### TO BE DONE:
a. Rewrite the log paragraph in the commit notice that begins "Improve filename detection from http requests" as a short list, keeping its main facts.
b. Output the stretch of the commit notice from "[Erp5-report] r38375 nicolas" through "accounts HTTP redirections.", copied word for word.

### DOCUMENT:
* start *
[Erp5-report] r38375 nicolas - /erp5/trunk/products/ERP5/Tool/ContributionTool.py

Tue Sep 14 22:25:25 CEST 2010

Author: nicolas
Date: Tue Sep 14 22:25:22 2010
New Revision: 38375

URL: http://svn.erp5.org?rev=38375&view=rev
Log:
Improve filename detection from http requests.
  - First read content-disposition header
  - if not found, then read real url used to download the file.
    Take into accounts HTTP redirections.
small refactoring to use dedicated utilities to parse urls and extract filename

Modified:
    erp5/trunk/products/ERP5/Tool/ContributionTool.py

Modified: erp5/trunk/products/ERP5/Tool/ContributionTool.py
URL: http://svn.erp5.org/erp5/trunk/products/ERP5/Tool/ContributionTool.py?rev=38375&r1=38374&r2=38375&view=diff
==============================================================================

--- erp5/trunk/products/ERP5/Tool/ContributionTool.py [utf8] (original)
* end *
### DATASET ENTRIES:
* start *
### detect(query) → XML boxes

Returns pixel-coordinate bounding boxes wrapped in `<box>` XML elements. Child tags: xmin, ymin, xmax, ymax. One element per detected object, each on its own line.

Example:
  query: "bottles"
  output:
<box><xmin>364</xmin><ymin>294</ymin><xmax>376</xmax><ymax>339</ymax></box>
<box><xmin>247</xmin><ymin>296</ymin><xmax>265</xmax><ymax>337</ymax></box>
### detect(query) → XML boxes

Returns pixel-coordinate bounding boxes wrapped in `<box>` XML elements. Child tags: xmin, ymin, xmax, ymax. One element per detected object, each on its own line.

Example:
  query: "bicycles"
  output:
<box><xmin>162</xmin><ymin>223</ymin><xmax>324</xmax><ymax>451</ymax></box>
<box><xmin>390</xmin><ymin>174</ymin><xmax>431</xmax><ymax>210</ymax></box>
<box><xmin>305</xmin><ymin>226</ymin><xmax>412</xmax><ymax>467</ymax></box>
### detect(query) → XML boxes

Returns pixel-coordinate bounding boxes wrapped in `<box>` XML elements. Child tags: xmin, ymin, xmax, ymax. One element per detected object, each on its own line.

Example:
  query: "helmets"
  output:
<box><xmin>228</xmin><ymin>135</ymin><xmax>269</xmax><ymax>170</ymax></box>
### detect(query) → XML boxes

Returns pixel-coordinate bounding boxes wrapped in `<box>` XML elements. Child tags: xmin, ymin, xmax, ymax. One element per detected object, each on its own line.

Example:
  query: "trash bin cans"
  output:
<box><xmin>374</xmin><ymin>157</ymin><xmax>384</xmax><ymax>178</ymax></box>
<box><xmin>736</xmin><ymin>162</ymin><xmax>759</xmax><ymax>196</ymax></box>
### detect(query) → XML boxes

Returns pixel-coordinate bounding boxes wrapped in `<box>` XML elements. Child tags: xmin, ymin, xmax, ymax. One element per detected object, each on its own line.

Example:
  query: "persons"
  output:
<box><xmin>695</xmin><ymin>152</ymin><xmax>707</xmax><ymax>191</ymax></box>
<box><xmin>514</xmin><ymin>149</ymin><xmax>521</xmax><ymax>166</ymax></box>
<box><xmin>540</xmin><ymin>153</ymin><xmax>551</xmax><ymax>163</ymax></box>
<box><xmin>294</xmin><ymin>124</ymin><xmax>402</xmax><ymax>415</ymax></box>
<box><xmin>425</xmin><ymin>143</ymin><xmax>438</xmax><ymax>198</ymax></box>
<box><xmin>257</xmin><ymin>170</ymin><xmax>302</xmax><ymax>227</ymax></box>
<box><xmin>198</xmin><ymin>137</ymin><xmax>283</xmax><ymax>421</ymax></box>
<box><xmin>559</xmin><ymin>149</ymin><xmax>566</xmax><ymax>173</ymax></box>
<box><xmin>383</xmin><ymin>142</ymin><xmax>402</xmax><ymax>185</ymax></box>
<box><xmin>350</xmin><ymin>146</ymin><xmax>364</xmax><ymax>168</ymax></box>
* end *
### RESULTS OF THE EXERCISE:
a.
- Better filename detection for HTTP requests:
  - Check the content-disposition header first.
  - If it's missing, use the real URL the file was downloaded from, allowing for HTTP redirections.
- Minor refactoring: dedicated utilities now parse URLs and extract filenames.

b.
[Erp5-report] r38375 nicolas - /erp5/trunk/products/ERP5/Tool/ContributionTool.py

Tue Sep 14 22:25:25 CEST 2010

Author: nicolas
Date: Tue Sep 14 22:25:22 2010
New Revision: 38375

URL: http://svn.erp5.org?rev=38375&view=rev
Log:
Improve filename detection from http requests.
  - First read content-disposition header
  - if not found, then read real url used to download the file.
    Take into accounts HTTP redirections.